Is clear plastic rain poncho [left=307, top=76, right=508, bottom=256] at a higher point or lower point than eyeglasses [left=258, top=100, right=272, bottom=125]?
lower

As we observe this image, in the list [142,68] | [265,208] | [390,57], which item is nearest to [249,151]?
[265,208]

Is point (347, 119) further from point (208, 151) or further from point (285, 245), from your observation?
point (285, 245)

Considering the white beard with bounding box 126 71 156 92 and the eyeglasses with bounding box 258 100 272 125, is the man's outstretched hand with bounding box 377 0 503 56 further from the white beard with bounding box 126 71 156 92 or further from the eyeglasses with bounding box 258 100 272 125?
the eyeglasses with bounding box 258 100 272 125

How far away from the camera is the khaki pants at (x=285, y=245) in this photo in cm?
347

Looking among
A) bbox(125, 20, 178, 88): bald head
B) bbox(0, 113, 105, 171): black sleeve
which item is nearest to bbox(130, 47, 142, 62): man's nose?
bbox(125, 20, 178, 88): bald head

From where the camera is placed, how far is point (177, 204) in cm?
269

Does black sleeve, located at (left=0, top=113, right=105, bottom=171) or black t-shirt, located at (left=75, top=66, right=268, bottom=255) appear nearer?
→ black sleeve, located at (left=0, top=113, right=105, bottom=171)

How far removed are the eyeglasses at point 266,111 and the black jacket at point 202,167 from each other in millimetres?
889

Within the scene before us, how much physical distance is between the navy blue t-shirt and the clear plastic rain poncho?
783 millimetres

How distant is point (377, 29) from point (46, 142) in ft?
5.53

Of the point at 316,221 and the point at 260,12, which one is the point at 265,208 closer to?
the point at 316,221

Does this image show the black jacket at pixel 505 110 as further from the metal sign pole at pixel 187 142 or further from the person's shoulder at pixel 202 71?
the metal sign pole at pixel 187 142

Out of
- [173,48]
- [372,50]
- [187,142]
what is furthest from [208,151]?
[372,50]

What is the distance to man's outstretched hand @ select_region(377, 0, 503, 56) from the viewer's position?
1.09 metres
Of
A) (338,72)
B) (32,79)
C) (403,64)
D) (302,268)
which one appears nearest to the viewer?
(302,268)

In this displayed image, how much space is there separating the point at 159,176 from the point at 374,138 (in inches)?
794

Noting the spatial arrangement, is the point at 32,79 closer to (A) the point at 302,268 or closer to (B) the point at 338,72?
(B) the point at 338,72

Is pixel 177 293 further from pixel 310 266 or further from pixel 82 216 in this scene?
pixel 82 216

* * * * * * * * *

**WHAT TO WORK ON**:
Retype every line of the listing above, word for word.

**FINAL RESULT**:
Is clear plastic rain poncho [left=307, top=76, right=508, bottom=256] at a higher point or lower point than eyeglasses [left=258, top=100, right=272, bottom=125]?
lower

As we observe this image, in the list [142,68] | [265,208] | [390,57], which item is nearest to [249,151]?
[265,208]

Is point (347, 119) further from point (208, 151) or further from point (285, 245), from your observation?
point (285, 245)

Considering the white beard with bounding box 126 71 156 92 and the eyeglasses with bounding box 258 100 272 125, is the man's outstretched hand with bounding box 377 0 503 56 further from the white beard with bounding box 126 71 156 92 or further from the eyeglasses with bounding box 258 100 272 125?
the eyeglasses with bounding box 258 100 272 125

How far away from the camera is the khaki pants at (x=285, y=245) in this photo in cm?
347

Looking among
A) bbox(125, 20, 178, 88): bald head
B) bbox(0, 113, 105, 171): black sleeve
which item is nearest to bbox(130, 47, 142, 62): man's nose?
bbox(125, 20, 178, 88): bald head

From where the camera is placed, how far is point (177, 204) in cm?
269

Does black sleeve, located at (left=0, top=113, right=105, bottom=171) or black t-shirt, located at (left=75, top=66, right=268, bottom=255) appear nearer?
→ black sleeve, located at (left=0, top=113, right=105, bottom=171)

How far removed are the eyeglasses at point 266,111 and the black jacket at point 202,167 from each other in millimetres?
889

Within the scene before us, how much physical distance is between the navy blue t-shirt and the clear plastic rain poncho?
783 millimetres

How distant is point (377, 29) from point (46, 142) in ft?
5.53

Of the point at 316,221 and the point at 260,12, which one is the point at 265,208 closer to?
the point at 316,221

Does this image show the black jacket at pixel 505 110 as further from the metal sign pole at pixel 187 142 or further from the person's shoulder at pixel 202 71?
the metal sign pole at pixel 187 142

Out of
- [173,48]
- [372,50]
- [187,142]
what is furthest from [208,151]?
[372,50]

What is the distance to man's outstretched hand @ select_region(377, 0, 503, 56) from the viewer's position?
1.09 metres
Of
A) (338,72)
B) (32,79)
C) (403,64)
D) (302,268)
which one appears nearest to the viewer?
(302,268)

In this displayed image, how much space is there separating the point at 159,176 from the point at 374,138 (in inches)?
794

Noting the spatial arrangement, is the point at 32,79 closer to (A) the point at 302,268 or closer to (B) the point at 338,72?
(B) the point at 338,72

Is pixel 177 293 further from pixel 310 266 or further from pixel 82 216 in this scene?
pixel 82 216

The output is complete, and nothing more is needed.